* [Source records]:
** Begin **

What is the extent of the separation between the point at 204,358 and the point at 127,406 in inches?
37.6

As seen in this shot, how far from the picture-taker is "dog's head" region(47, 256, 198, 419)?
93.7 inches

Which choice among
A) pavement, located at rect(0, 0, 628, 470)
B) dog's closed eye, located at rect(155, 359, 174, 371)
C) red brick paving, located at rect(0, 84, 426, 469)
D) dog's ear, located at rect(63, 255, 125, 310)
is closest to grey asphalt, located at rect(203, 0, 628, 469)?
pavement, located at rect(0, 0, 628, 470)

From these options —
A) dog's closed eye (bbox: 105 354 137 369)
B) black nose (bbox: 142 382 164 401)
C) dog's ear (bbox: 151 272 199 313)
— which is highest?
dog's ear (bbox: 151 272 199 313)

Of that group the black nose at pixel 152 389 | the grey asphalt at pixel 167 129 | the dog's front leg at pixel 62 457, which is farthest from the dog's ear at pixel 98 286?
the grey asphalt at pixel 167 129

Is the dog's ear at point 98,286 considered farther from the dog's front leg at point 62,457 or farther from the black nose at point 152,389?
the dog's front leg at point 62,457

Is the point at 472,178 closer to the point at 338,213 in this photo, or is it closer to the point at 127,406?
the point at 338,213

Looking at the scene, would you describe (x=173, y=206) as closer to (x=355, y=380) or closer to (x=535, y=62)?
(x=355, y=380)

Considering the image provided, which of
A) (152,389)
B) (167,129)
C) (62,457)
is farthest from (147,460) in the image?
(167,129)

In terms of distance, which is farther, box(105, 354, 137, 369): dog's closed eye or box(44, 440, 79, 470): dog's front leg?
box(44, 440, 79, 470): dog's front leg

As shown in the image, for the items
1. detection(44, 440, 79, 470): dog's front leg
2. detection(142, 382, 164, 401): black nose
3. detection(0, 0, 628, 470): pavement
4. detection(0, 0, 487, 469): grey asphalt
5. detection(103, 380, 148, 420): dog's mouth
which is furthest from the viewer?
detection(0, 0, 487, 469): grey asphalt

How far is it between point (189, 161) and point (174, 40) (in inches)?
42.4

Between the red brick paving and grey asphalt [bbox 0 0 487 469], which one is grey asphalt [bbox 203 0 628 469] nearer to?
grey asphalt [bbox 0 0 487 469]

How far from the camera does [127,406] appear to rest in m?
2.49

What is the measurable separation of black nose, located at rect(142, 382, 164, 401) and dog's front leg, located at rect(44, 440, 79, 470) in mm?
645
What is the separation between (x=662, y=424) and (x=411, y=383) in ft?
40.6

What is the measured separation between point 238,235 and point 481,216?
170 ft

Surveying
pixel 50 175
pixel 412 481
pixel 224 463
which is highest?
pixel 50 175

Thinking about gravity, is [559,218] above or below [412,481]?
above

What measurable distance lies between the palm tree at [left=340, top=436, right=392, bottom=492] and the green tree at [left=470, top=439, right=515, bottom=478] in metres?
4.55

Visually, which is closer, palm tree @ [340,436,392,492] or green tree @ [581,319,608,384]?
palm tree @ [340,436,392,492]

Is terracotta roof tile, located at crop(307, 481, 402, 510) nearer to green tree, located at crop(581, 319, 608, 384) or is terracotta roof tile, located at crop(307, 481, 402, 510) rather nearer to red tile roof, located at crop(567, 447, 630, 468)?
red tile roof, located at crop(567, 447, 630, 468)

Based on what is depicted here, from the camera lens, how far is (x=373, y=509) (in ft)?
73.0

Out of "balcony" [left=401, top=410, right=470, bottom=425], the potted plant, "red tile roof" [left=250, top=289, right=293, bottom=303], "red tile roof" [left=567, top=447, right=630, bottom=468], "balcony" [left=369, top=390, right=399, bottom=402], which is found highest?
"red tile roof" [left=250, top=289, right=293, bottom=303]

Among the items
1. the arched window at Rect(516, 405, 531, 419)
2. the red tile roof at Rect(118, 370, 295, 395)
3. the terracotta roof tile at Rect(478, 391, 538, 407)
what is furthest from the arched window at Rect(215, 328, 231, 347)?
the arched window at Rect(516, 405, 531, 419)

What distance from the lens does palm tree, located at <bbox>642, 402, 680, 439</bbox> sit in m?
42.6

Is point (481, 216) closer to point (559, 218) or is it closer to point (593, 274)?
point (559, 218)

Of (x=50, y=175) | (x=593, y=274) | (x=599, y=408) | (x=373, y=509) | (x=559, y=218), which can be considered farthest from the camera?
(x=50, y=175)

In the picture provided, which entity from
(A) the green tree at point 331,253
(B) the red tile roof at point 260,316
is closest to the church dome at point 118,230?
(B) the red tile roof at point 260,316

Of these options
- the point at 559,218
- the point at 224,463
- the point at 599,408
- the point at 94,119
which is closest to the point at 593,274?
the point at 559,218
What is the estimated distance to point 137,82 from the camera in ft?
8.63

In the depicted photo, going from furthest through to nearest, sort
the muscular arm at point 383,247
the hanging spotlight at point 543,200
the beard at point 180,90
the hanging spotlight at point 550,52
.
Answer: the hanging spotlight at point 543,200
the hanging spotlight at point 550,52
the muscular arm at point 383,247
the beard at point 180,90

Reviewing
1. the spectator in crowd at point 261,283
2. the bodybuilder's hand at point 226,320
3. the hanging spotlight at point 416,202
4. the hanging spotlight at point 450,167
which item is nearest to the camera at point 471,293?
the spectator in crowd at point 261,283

** End **

* [Exercise aim]: Write out the whole listing above again, switching "bodybuilder's hand" to "athlete's hand" and keeping everything else the same.

* [The completed task]:
What is the extent of the separation between the point at 204,358 and the point at 127,406 in inches?
37.6

As seen in this shot, how far from the picture-taker is "dog's head" region(47, 256, 198, 419)?
93.7 inches

Which choice among
A) pavement, located at rect(0, 0, 628, 470)
B) dog's closed eye, located at rect(155, 359, 174, 371)
C) red brick paving, located at rect(0, 84, 426, 469)
D) dog's ear, located at rect(63, 255, 125, 310)
is closest to grey asphalt, located at rect(203, 0, 628, 469)?
pavement, located at rect(0, 0, 628, 470)

From these options —
A) dog's closed eye (bbox: 105 354 137 369)
B) black nose (bbox: 142 382 164 401)
C) dog's ear (bbox: 151 272 199 313)
— which is highest?
dog's ear (bbox: 151 272 199 313)

Of that group the black nose at pixel 152 389 | the grey asphalt at pixel 167 129 | the dog's front leg at pixel 62 457, which is farthest from the dog's ear at pixel 98 286?
the grey asphalt at pixel 167 129

Is the dog's ear at point 98,286 considered farther from the dog's front leg at point 62,457 or farther from the black nose at point 152,389?
the dog's front leg at point 62,457

Is the point at 472,178 closer to the point at 338,213 in this photo, or is it closer to the point at 127,406?
the point at 338,213

Looking at the scene, would you describe (x=173, y=206) as closer to (x=355, y=380) or closer to (x=535, y=62)?
(x=355, y=380)

Considering the image provided, which of
A) (152,389)
B) (167,129)
C) (62,457)
is farthest from (147,460) in the image?
(167,129)

In terms of distance, which is farther, box(105, 354, 137, 369): dog's closed eye or box(44, 440, 79, 470): dog's front leg?
box(44, 440, 79, 470): dog's front leg

As shown in the image, for the items
1. detection(44, 440, 79, 470): dog's front leg
2. detection(142, 382, 164, 401): black nose
3. detection(0, 0, 628, 470): pavement
4. detection(0, 0, 487, 469): grey asphalt
5. detection(103, 380, 148, 420): dog's mouth
which is furthest from the viewer?
detection(0, 0, 487, 469): grey asphalt

How far is it between point (189, 161) and point (174, 40) (in inches)?
42.4

Between the red brick paving and grey asphalt [bbox 0 0 487 469], which one is grey asphalt [bbox 203 0 628 469] nearer to?
grey asphalt [bbox 0 0 487 469]

How far from the camera does [127,406] appear to rest in m?
2.49

What is the measurable separation of black nose, located at rect(142, 382, 164, 401) and dog's front leg, located at rect(44, 440, 79, 470) in mm?
645
What is the separation between (x=662, y=424) and (x=411, y=383) in ft?
40.6

What is the measured separation between point 238,235 and point 481,216?
170 ft

Surveying
pixel 50 175
pixel 412 481
pixel 224 463
which is highest?
pixel 50 175

Thinking about gravity, is [559,218] above or below [412,481]?
above

What measurable distance lies between the palm tree at [left=340, top=436, right=392, bottom=492] and the green tree at [left=470, top=439, right=515, bottom=478] in metres?
4.55

Visually, which is closer, palm tree @ [340,436,392,492] or green tree @ [581,319,608,384]?
palm tree @ [340,436,392,492]

Is terracotta roof tile, located at crop(307, 481, 402, 510) nearer to green tree, located at crop(581, 319, 608, 384) or is terracotta roof tile, located at crop(307, 481, 402, 510) rather nearer to red tile roof, located at crop(567, 447, 630, 468)?
red tile roof, located at crop(567, 447, 630, 468)

Based on what is depicted here, from the camera lens, how far is (x=373, y=509) (in ft)?
73.0

Out of "balcony" [left=401, top=410, right=470, bottom=425], the potted plant, "red tile roof" [left=250, top=289, right=293, bottom=303], "red tile roof" [left=567, top=447, right=630, bottom=468], "balcony" [left=369, top=390, right=399, bottom=402], which is found highest?
"red tile roof" [left=250, top=289, right=293, bottom=303]

Among the items
1. the arched window at Rect(516, 405, 531, 419)
2. the red tile roof at Rect(118, 370, 295, 395)
3. the terracotta roof tile at Rect(478, 391, 538, 407)
what is furthest from the arched window at Rect(215, 328, 231, 347)?
the arched window at Rect(516, 405, 531, 419)

What distance from the lens does palm tree, located at <bbox>642, 402, 680, 439</bbox> sit in m?
42.6

Is point (481, 216) closer to point (559, 218) or is it closer to point (593, 274)?
point (559, 218)

Of (x=50, y=175) | (x=593, y=274) | (x=599, y=408) | (x=373, y=509) | (x=559, y=218), which can be considered farthest from the camera?
(x=50, y=175)

In the picture provided, which entity from
(A) the green tree at point 331,253
(B) the red tile roof at point 260,316
is closest to the church dome at point 118,230?
(B) the red tile roof at point 260,316

Of these options
- the point at 559,218
- the point at 224,463
- the point at 599,408
- the point at 94,119
which is closest to the point at 593,274?
the point at 559,218
What is the estimated distance to point 137,82 from the camera in ft?
8.63

In the depicted photo, going from furthest through to nearest, sort
the muscular arm at point 383,247
the hanging spotlight at point 543,200
the beard at point 180,90
the hanging spotlight at point 550,52
.
Answer: the hanging spotlight at point 543,200
the hanging spotlight at point 550,52
the muscular arm at point 383,247
the beard at point 180,90

Reviewing
1. the spectator in crowd at point 261,283
2. the athlete's hand at point 226,320
3. the hanging spotlight at point 416,202
4. the hanging spotlight at point 450,167
which item is nearest to the camera at point 471,293?
the spectator in crowd at point 261,283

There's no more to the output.